The Bigger Picture: Why MCP Matters
MCP represents a fundamental shift in how AI tools work. Before MCP, tool use was fragmented — every platform, every framework, every model had its own approach. This made it nearly impossible to build portable, reusable tools.
With MCP as a shared standard, we're seeing:
- An ecosystem of reusable tools — build once, use everywhere. An MCP server for Slack works with Claude, GPT, Gemini, or any MCP-compatible client.
- Better security models — MCP defines clear boundaries between what a tool can access and what the AI model controls.
- Composability — agents can dynamically discover and use tools at runtime, rather than being hardcoded at build time.
- Interoperability — different AI platforms can share the same tool infrastructure.

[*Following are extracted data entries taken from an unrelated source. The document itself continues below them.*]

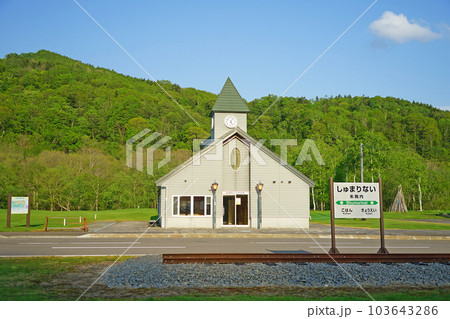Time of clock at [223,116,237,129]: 5:05
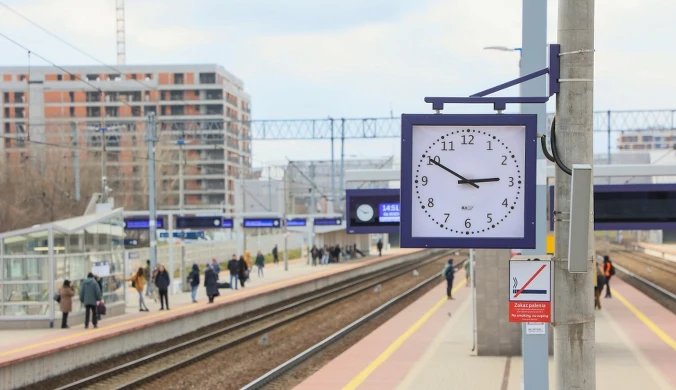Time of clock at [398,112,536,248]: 2:49
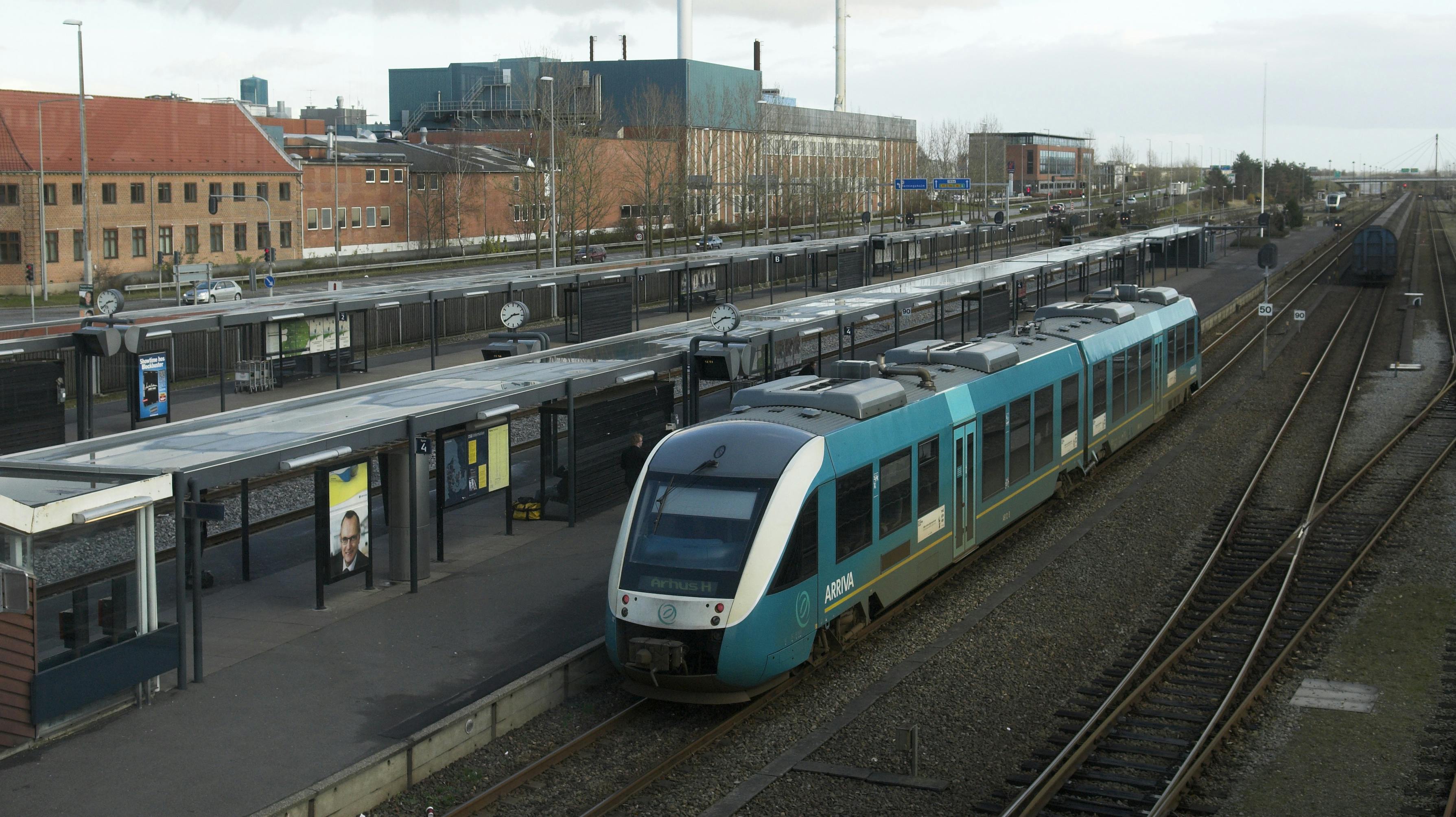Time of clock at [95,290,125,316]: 2:38
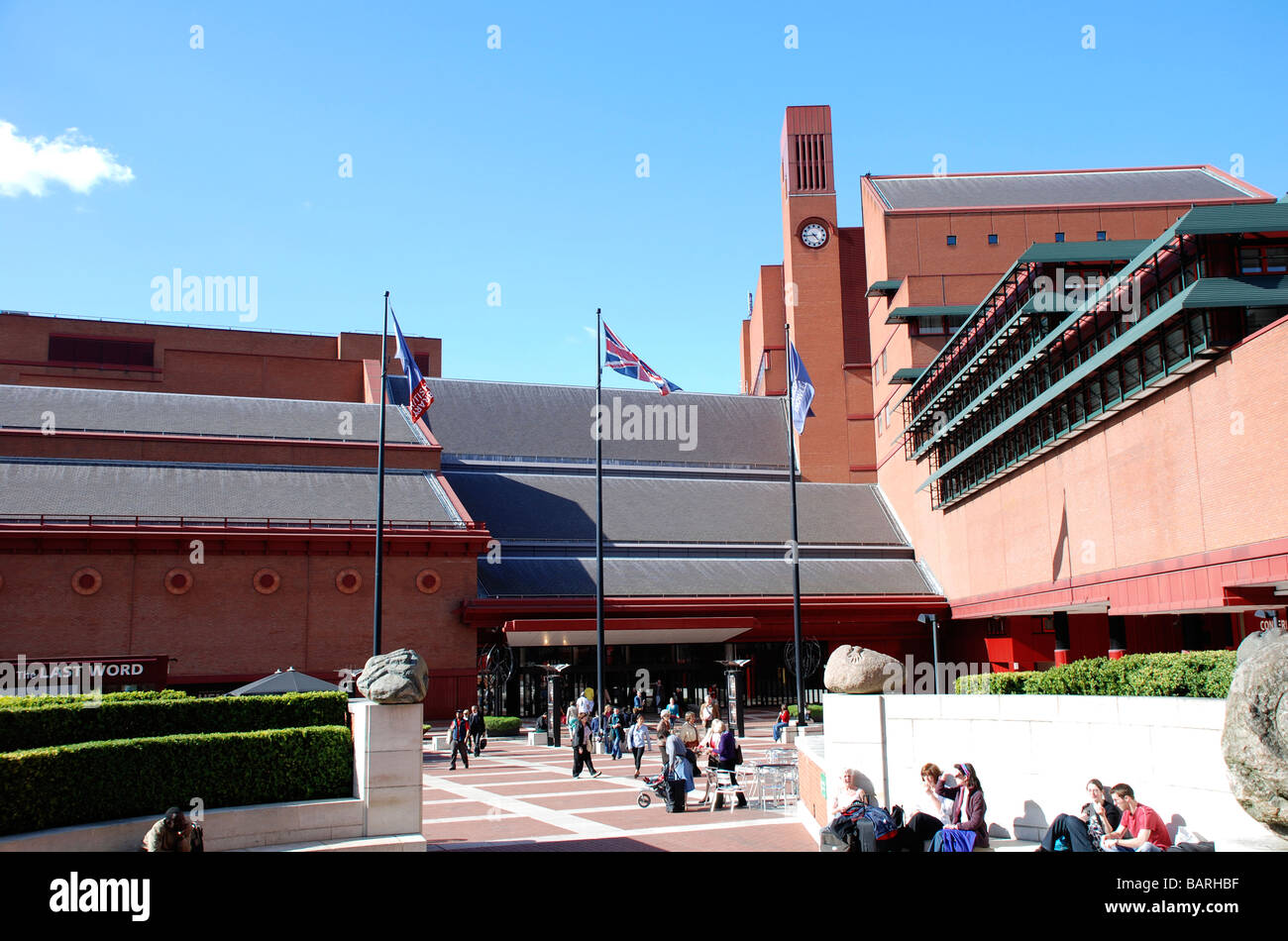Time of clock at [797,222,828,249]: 4:44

Summary: Making the Right Choice
Here's the decision framework:
- Just want to add capabilities to an AI bot quickly? Use Skills. Enable web browsing, code execution, or whatever you need, and move on.
- Need to connect to custom or proprietary systems? Build MCP servers. The protocol is well-documented and the SDKs are mature.
- Want the best of both worlds? Use a platform like OpenClaw Launch that supports pre-built Skills and custom MCP servers simultaneously.
The terminology confusion is understandable — MCP and Skills are deeply intertwined. But once you understand that MCP is the plumbing and Skills are the faucets, everything clicks into place. You don't need to understand plumbing to use a faucet, but if you want to build something custom, knowing how the pipes work gives you unlimited flexibility.